| What is asked |
1. Please answer these questions using the passage on television's golden age below:
(a) How many scripted original series were there in 2016?
(b) Which show is credited with starting the current era of great TV, and which two with cementing it?
(c) What period of art does the Financial Times article compare with today's golden age of TV?
2. Pick up the passage on television's golden age after its final sentence and carry it forward.

| Passage given |
========

Have we finally reached FX Network president John Landgraf’s peak TV? By now I think we’ve all seen the stats on the meteoric rise in the number of scripted original series – up from 182 series in 2002 to 455 in 2016. No, you’re not imagining it, there is way more to watch today than ever before. Need more proof? Netflix is reportedly spending $6 billion on content in 2017. I’ll say that again slowly. Six. Billion. Dollars. In. One. Year.
I’ve no doubt we’re in a golden age of TV. Whether we’re at the peak or not is, in a sense, irrelevant. The one thing we know about golden ages is that sooner or later, they all come to an end. Perhaps a more relevant question is: what comes next?
I’ll back up just for a second. So is it inevitable that this incredible era of great TV, started by the likes of The Sopranos and cemented by Breaking Bad and Game of Thrones, will collapse in on itself? There’s a great article by Ian Leslie in the Financial Times (‘Watch it while it lasts: our golden age of television’) that, among other things, draws parallels between the current golden age of TV with the 1870-1930 golden age in Parisian art.

========

| Material |

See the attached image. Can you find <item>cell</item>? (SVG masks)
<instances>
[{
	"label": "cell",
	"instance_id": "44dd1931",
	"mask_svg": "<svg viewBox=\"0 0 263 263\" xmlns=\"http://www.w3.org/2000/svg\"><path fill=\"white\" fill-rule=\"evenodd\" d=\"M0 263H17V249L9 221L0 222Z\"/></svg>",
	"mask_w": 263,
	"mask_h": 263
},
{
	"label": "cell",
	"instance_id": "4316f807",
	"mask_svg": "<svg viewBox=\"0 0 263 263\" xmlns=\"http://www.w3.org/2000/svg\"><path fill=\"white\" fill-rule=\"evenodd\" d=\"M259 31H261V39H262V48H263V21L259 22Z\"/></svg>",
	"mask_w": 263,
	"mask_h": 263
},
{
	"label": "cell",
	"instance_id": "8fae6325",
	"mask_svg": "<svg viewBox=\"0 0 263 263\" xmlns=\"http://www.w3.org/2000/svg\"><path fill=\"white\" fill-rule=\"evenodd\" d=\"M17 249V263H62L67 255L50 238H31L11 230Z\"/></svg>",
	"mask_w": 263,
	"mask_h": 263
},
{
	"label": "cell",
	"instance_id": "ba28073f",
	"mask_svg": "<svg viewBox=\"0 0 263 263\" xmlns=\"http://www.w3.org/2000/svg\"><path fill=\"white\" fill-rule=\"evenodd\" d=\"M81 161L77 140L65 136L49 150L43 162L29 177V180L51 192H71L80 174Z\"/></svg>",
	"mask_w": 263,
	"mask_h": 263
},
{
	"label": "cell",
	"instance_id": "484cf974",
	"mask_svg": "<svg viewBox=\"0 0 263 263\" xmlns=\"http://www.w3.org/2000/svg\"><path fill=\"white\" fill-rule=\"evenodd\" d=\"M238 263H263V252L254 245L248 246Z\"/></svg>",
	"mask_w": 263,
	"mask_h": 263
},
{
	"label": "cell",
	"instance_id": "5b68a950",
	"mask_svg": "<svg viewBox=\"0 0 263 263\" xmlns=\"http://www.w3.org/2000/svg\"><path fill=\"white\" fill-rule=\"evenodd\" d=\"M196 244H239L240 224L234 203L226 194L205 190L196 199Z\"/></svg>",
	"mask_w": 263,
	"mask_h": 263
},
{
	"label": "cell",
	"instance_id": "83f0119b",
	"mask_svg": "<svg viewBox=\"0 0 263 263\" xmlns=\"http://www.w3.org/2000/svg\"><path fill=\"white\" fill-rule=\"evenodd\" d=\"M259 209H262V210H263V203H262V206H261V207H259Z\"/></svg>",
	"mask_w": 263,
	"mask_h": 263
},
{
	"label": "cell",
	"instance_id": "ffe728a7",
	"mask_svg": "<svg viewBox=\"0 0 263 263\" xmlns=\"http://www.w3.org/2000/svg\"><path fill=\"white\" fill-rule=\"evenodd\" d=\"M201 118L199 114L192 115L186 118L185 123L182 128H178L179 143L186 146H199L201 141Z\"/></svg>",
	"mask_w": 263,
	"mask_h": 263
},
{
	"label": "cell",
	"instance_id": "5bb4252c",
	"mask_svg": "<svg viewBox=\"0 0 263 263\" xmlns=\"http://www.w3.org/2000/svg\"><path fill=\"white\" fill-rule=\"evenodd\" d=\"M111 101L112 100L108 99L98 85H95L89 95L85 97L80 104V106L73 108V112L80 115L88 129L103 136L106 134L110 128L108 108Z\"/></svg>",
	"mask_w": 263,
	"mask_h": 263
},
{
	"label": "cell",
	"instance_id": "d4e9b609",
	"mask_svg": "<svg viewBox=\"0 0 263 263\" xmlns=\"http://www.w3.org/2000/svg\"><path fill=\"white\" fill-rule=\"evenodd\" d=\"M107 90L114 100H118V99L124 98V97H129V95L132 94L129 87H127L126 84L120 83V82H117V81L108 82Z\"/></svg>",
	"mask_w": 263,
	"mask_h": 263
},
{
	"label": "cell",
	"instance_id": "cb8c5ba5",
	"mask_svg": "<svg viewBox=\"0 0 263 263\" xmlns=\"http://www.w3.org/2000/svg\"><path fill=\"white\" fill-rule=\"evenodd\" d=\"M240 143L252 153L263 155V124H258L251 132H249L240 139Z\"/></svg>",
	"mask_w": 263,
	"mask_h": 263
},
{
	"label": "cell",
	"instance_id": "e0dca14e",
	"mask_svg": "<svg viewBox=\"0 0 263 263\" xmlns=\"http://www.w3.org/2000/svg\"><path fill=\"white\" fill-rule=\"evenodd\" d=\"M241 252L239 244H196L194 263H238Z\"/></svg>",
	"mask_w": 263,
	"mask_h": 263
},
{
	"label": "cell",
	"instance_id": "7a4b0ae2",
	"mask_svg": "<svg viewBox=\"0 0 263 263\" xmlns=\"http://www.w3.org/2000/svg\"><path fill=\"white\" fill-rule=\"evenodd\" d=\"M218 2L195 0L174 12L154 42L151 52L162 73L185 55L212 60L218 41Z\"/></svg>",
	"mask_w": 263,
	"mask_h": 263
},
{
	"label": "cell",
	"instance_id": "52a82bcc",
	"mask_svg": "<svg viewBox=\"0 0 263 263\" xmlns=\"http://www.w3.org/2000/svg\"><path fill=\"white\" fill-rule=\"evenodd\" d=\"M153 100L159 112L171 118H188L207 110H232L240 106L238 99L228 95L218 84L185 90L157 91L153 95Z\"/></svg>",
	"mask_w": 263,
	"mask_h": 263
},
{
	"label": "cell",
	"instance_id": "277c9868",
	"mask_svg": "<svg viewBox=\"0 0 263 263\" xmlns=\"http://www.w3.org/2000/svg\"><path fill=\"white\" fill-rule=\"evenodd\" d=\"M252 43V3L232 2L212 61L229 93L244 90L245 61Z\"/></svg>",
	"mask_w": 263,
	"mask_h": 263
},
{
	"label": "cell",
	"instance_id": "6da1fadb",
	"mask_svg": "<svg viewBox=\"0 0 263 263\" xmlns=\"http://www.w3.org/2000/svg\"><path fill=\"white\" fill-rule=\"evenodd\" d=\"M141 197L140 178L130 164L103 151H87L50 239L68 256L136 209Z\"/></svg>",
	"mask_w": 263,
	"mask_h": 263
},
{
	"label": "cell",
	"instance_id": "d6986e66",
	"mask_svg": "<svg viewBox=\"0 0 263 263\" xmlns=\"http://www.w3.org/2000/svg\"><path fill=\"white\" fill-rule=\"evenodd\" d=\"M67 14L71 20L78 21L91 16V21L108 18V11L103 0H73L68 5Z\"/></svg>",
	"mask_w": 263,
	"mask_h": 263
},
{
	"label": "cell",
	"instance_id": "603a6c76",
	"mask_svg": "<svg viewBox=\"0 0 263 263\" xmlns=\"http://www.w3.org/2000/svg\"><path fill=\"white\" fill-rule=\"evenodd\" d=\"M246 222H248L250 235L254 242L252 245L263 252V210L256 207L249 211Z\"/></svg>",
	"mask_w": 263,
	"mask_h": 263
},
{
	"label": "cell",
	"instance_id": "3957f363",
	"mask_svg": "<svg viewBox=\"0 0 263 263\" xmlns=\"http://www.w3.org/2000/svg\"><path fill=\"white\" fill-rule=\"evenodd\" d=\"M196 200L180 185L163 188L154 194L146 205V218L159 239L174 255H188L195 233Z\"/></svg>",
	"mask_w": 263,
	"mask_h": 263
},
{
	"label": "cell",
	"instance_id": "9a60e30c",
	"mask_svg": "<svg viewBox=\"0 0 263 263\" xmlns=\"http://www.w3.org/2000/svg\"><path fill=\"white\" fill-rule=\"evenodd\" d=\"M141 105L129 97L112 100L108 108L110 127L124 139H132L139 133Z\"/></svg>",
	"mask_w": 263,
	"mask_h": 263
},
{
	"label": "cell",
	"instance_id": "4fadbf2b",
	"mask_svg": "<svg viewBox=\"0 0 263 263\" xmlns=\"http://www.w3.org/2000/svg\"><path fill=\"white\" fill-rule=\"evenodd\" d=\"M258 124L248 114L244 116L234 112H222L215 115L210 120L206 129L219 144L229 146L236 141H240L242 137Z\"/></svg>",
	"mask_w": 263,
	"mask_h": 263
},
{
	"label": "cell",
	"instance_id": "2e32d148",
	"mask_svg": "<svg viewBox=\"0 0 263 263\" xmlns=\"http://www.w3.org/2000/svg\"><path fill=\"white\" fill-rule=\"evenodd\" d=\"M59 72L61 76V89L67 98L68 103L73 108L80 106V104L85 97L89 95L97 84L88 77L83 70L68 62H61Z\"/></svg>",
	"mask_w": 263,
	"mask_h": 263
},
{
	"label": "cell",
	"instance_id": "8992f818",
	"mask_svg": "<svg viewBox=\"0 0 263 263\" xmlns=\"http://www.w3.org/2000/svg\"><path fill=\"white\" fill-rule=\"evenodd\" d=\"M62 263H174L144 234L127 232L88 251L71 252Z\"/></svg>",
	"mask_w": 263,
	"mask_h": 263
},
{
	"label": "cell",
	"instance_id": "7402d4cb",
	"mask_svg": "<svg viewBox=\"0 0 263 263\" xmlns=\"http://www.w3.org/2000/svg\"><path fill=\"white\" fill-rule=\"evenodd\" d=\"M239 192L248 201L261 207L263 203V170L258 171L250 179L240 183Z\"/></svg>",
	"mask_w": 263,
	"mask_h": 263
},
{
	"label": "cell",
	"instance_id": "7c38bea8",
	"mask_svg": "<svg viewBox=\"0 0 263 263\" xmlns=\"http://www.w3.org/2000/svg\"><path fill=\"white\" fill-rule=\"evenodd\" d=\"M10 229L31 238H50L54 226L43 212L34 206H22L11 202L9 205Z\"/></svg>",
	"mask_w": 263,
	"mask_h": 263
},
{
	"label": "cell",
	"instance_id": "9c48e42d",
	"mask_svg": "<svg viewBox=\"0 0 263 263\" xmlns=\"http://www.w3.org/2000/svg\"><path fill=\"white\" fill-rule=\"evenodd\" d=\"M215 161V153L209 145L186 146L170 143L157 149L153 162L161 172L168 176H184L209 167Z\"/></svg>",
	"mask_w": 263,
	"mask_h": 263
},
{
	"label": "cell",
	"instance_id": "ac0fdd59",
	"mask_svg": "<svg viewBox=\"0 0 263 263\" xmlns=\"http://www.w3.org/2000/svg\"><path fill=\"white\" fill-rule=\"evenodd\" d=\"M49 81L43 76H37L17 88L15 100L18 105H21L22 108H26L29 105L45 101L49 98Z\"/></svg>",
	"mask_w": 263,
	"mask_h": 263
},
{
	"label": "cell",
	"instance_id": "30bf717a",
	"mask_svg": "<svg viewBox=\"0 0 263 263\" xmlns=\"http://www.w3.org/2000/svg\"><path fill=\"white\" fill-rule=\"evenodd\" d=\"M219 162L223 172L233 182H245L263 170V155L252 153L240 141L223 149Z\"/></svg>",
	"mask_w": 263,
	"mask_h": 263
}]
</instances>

========

| Replies |
1.
(a) 455
(b) The Sopranos started it; Breaking Bad and Game of Thrones cemented it.
(c) The 1870-1930 golden age in Parisian art

2.
Leslie explains how the Paris golden age began. Rebel artists, long constrained by the production and consumption hegemony of the Académie des Beaux-Arts, began holding their own exhibitions and collaborating among themselves and developing new styles. Commercial galleries sprang up along with a support structure of independent critics. In short, artists became free to experiment, and with the advent of this distribution channel giving direct access to consumers, the Academy was sidestepped and neutered. The boom ensued.
Sound familiar? Disintermediated by new technology (cable, satellite, DVD, PVR and latterly internet TV), the stranglehold of a few all-powerful TV networks was broken. With content buyers no longer demanding shows that conform to staid, safe network rules, the floodgates opened and here we are.
But Leslie warns that golden ages “contain the seeds of their own demise.” In Paris, as the boom progressed;
A hierarchy of galleries had become established, with the big ones exerting disproportionate market power. Artists were snapped up by dealers when they were young and encouraged to develop distinctive, consistent styles. This made them easier to market to top galleries, and better off, but less likely to engage in the kind of collaborations with fellow artists that spawned new movements. In short, once the dealers and the artists figured out reliable ways to make money, the art became more predictable and less interesting.
This sounds eerily familiar. TV budgets are getting larger and productions more expensive, but are we in danger of escalating costs crushing creativity and risk taking? How many more safe-bet series and movies based on existing character universes before audiences revolt?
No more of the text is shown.